• Available data
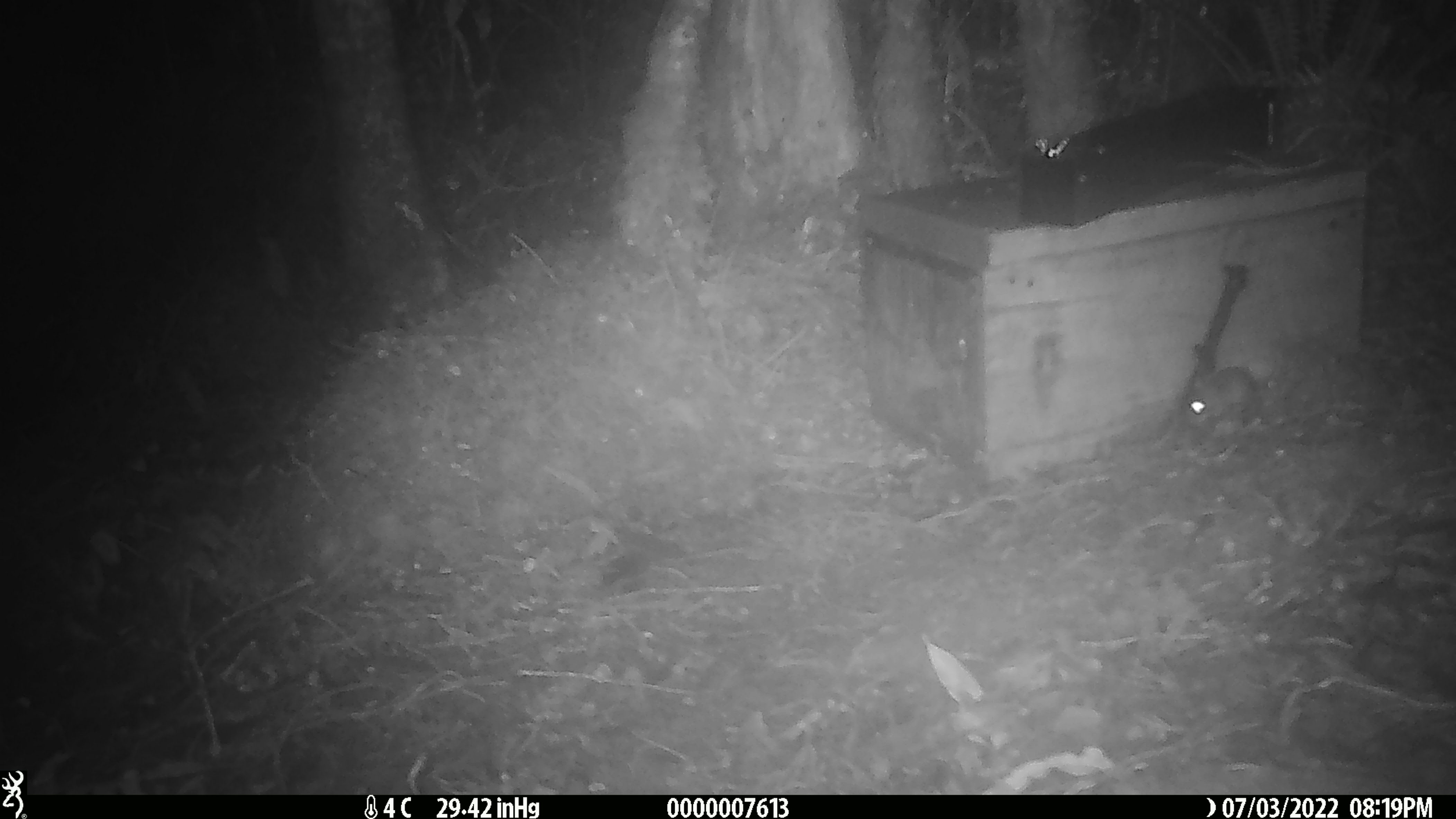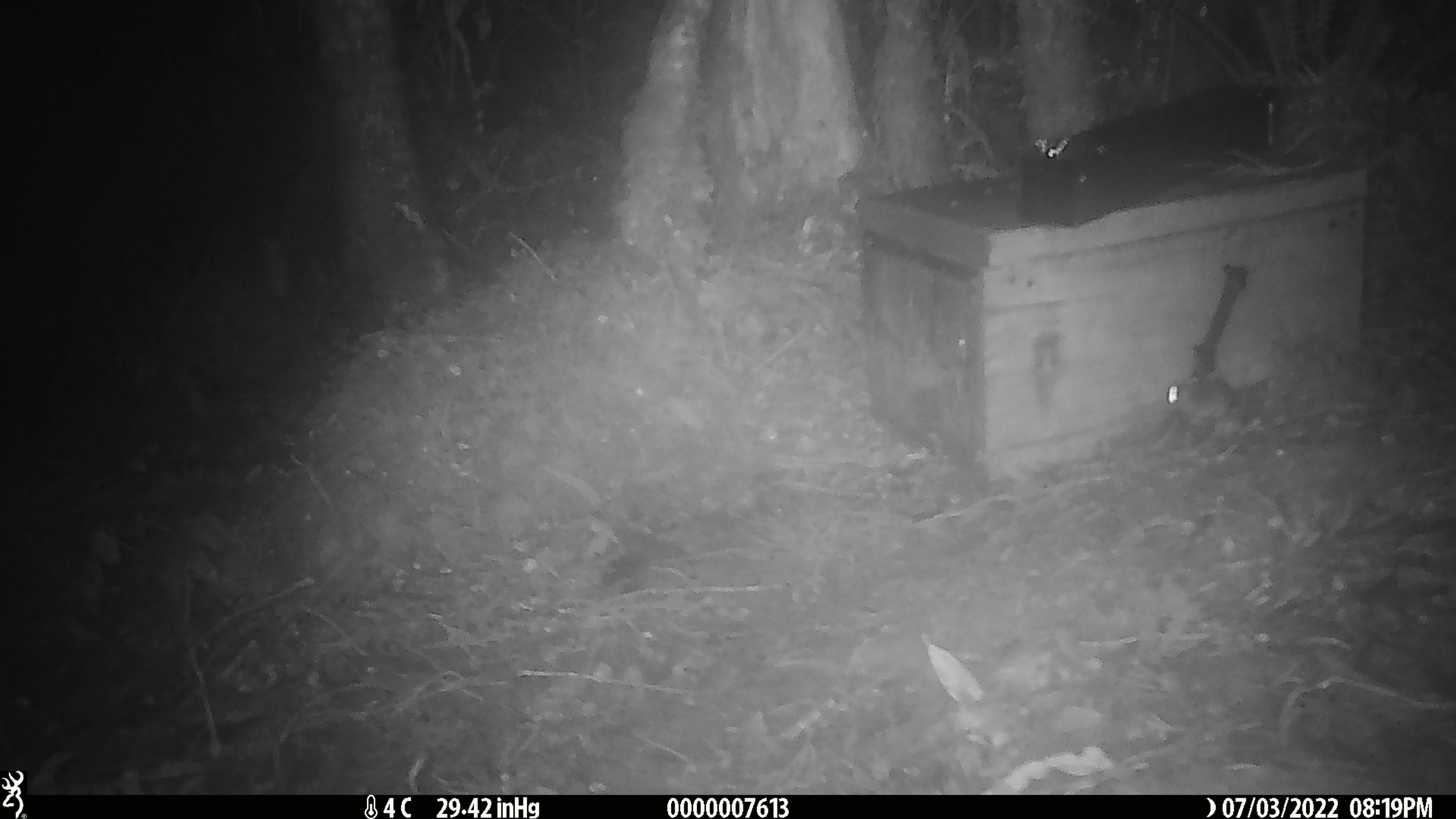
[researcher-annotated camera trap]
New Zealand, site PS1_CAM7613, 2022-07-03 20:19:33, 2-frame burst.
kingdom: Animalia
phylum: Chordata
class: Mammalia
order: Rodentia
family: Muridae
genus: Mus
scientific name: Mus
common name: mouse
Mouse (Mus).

• Exercise requirements
Everything in the entries above, apart from the images, should be printed exactly.

• Answer space
[researcher-annotated camera trap]
New Zealand, site PS1_CAM7613, 2022-07-03 20:19:33, 2-frame burst.
kingdom: Animalia
phylum: Chordata
class: Mammalia
order: Rodentia
family: Muridae
genus: Mus
scientific name: Mus
common name: mouse
Mouse (Mus).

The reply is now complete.